I thought I should share some hopeful news. It’s been a year since my last post.

I am 2.5 yrs post onset & diagnosis.

Functional movement, fatigue, brain fog my main symptoms and issues.

To be clear I am not fully recovered just experiencing better quality of life and feel more in control.

I have abstained from alcohol as advised.

I have a Physiotherapist who does joint releases and provides safe simple exercises. Meet monthly. The exercises are challenging enough and focus on correcting where I still struggle (like stairs and walking on uneven ground and regaining core strength and balance) I got an exercise bike for home and I ride gently for 3-7mins a few times a week. I stretch gently Daily.

The biggest impact has been obtaining an Occupational Therapist.

Mine is based in Sydney AUS (Im in Brisbane so we do online appointments) Beyond Pain is the company.

She assessed my abilities, we did about 5 educational sessions and then I started a pacing program increasing the amount of time I can do something by 5-10mins every 4 weeks.

I am managing much better, I am not going to bed each night in pain.

2wks ago I walked my dog by myself around the block (700m 9mins) this is a real win as hes Medium sized and strong and its taken 2.5yrs to get to this Im very happy and so is he.

I joined a gym and use the pool rehab lane for hydrotherapy (walking and other movements) and their sauna. I do this 1-2 x a week.

With the OT In the pacing program I am doing what I want but just for short periods: read my book 10mins then a break, fold washing 5mins then a break, walk 15mins then have a sit down.

Its not been easy, and I need guidance on how to progress and manage this going forward but I am so hopeful.

back when I was in bed all day, light and sound hurt and weakness was constant I was suffering so badly, looking back I can see my brain needed so much rest, I just needed the basics of safety, sleep, hydration, nutrition and love and care.

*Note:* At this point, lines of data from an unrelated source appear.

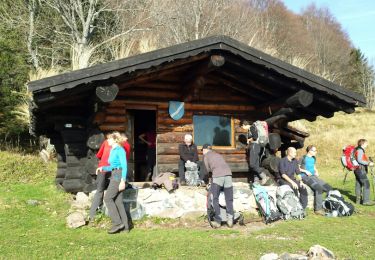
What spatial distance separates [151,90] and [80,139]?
2.19 meters

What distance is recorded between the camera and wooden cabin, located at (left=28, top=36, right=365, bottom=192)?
845 cm

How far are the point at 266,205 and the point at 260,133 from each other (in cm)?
206

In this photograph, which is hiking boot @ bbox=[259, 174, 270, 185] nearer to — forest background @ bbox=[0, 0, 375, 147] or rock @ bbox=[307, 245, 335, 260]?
rock @ bbox=[307, 245, 335, 260]

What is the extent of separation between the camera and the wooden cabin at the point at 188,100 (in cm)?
845

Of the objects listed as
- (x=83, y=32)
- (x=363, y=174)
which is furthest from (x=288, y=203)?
(x=83, y=32)

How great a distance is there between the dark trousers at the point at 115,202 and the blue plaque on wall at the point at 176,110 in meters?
3.03

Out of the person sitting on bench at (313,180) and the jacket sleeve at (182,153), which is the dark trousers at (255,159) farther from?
the jacket sleeve at (182,153)

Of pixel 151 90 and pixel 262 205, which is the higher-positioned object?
pixel 151 90

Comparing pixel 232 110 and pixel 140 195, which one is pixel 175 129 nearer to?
pixel 232 110

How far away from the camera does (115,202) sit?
7.46m

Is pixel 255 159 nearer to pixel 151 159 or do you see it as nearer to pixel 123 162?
pixel 151 159

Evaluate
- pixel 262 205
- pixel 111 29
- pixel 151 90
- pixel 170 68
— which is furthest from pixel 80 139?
pixel 111 29

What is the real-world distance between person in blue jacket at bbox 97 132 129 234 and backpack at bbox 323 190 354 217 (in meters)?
4.84

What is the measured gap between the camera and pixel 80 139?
9.98 meters
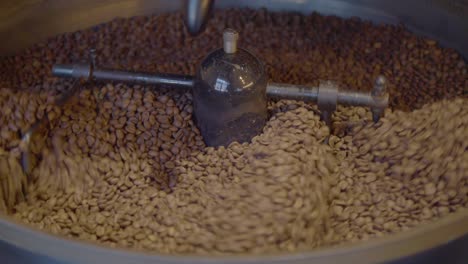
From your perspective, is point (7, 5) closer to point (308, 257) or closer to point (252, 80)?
point (252, 80)

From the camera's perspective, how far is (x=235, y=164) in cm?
104

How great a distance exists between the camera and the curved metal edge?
0.69 metres

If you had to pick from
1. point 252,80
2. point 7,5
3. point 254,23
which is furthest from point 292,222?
point 7,5

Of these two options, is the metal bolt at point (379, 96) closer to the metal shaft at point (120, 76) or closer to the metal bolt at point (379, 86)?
the metal bolt at point (379, 86)

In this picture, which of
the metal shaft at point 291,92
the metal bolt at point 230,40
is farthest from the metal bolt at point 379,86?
the metal bolt at point 230,40

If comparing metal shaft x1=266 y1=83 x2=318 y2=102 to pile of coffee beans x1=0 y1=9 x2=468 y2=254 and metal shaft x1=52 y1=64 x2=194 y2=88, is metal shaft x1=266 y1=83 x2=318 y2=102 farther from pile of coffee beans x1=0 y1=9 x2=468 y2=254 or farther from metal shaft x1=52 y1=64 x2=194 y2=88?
metal shaft x1=52 y1=64 x2=194 y2=88

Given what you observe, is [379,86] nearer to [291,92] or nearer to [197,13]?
[291,92]

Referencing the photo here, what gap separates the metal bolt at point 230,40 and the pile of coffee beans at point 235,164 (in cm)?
16

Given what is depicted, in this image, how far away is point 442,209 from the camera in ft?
2.96

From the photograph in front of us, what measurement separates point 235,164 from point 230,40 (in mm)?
232

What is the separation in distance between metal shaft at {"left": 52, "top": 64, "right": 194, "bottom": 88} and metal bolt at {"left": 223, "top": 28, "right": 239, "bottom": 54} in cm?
13

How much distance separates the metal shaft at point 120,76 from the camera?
1177mm

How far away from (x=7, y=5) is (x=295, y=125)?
0.76m

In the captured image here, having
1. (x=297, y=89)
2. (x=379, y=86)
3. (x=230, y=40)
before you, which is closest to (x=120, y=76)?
(x=230, y=40)
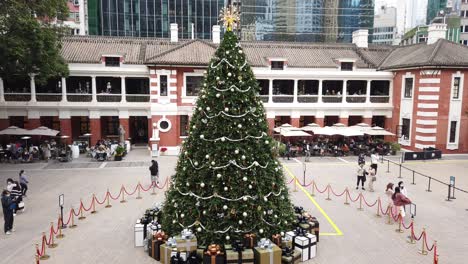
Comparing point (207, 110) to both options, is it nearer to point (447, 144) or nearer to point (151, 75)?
point (151, 75)

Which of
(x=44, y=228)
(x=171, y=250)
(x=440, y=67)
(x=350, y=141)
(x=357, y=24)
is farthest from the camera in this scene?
(x=357, y=24)

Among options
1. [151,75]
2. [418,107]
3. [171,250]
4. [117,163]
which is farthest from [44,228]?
[418,107]

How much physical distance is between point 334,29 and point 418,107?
134 feet

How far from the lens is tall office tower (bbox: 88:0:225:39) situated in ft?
219

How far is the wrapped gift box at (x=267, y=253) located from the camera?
11823 millimetres

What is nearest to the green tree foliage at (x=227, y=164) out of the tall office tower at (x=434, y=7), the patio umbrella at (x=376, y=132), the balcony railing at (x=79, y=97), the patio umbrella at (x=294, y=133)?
the patio umbrella at (x=294, y=133)

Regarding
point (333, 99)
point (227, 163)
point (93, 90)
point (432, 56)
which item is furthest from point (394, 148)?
point (93, 90)

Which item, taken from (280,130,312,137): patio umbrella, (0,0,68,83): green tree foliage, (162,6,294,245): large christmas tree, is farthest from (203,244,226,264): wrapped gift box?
(280,130,312,137): patio umbrella

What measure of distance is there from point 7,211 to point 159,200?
6972 millimetres

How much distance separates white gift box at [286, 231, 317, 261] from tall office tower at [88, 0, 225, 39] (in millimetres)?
59053

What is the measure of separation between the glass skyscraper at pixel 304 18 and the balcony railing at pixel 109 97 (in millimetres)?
39480

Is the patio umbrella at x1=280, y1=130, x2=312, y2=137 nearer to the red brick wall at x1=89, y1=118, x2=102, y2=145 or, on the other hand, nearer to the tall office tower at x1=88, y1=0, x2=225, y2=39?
the red brick wall at x1=89, y1=118, x2=102, y2=145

This phase is different I am not at mercy so much to my symptoms.

other additions have been:

CoQ10 daily supplement - I believe this helps reduce fatigue

Magnesium and Vit D

Implementing many aids to alleviate any discomfort or strain: weighted blanket, wearing prescription glasses (only .75 but worth it), heatpacks, ear plugs, massage gun

Next items to implement and try:

Tinted glasses specifically yellow and pink lenses for help with dizzy, perception issues and light sensitivity.

Tens machine to see if muscles respond well.

Looking back I can see now HOW individual recovery and therapy needs to be. FND effects many of us differently and I have needed a host of specialists and therapies and ideas just to get to here.

The Ebbs and Flows of FND are treacherous. Much of it invisible to those around us.

Slowly slowly I am getting better… at this rate maybe another 2years. I am hopeful and I have hope for you all.